I’m an 11 yr bc mets survivor. I have tried support groups and online communities and yes it is great to ‘find your tribe’ as it were. But I caution against putting too many eggs in one basket… Because this community will also break your heart… You will make some of the deepest and closest connections ever with some who also share your interests, passions and vales. But someone inevitably gets hurt as the ravages of the disease takes it’s toll.
So 11 years on and the passage you wrote continues to describe how I feel.
All is not lost! I have had time to pursue my interests and passions beyond my expectations. I started a Bookclub which celebrates ten yrs in 2015, I have travelled extensively and hope to do more (though not as strong as I was), I explored art and art history experimenting with various media before finding a special affiliation with beading and various related crafts. Mainly self taught, I am now quite proficient.
My point… I do hope you have found yourself… And you have also found a way to bring yourself peace. The creative and meditative aspects of beading and jewellery making do it for me. What will it be for you?

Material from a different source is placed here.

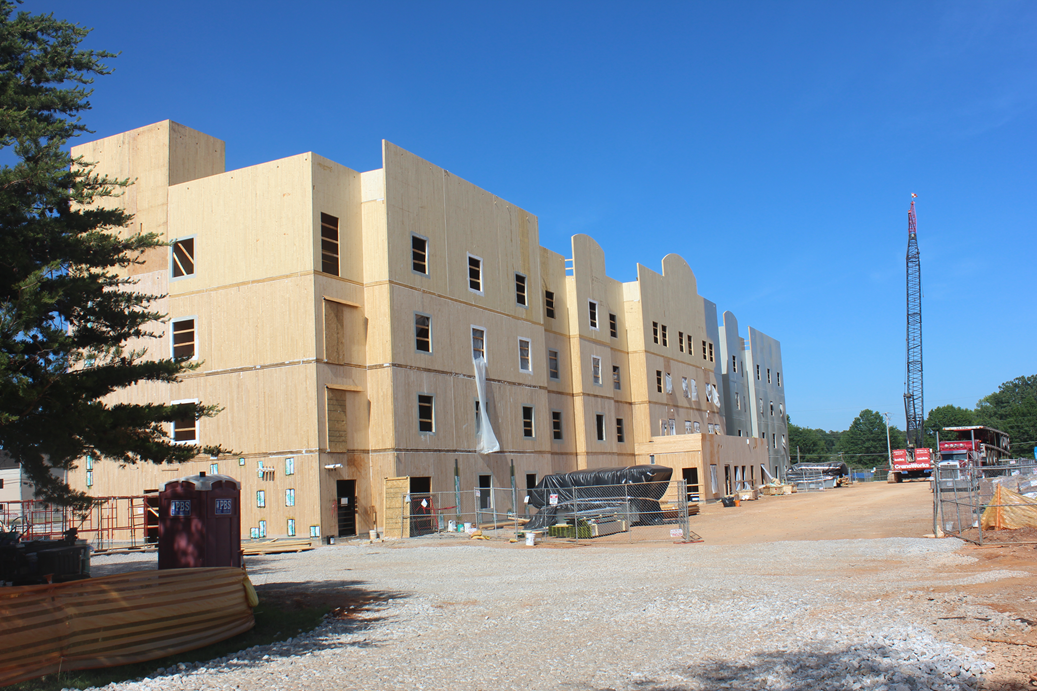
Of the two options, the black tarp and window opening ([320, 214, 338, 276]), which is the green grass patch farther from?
window opening ([320, 214, 338, 276])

Thank you for your post. That passage referenced above was spot on and unfortunately will continue to be so. Our society continues to have difficulty with death and only those closet will take the time to learn how to listen and talk about it with you.
Meantime may the researchers have the breakthrough we need to truly make this a chronic not terminal illness.
thanks for share it
This is beautiful, and so deeply honest. I hope you are doing well.
My scans came back NED again.. which is great. Its funny I’m finding as each scan come the more debilitating it is waiting for the results. I keep getting more and more invested in “just one more cycle… all I need is one more cycle” its just never enough. I can’t help it I’m addicted to be being able to be fully present and alive!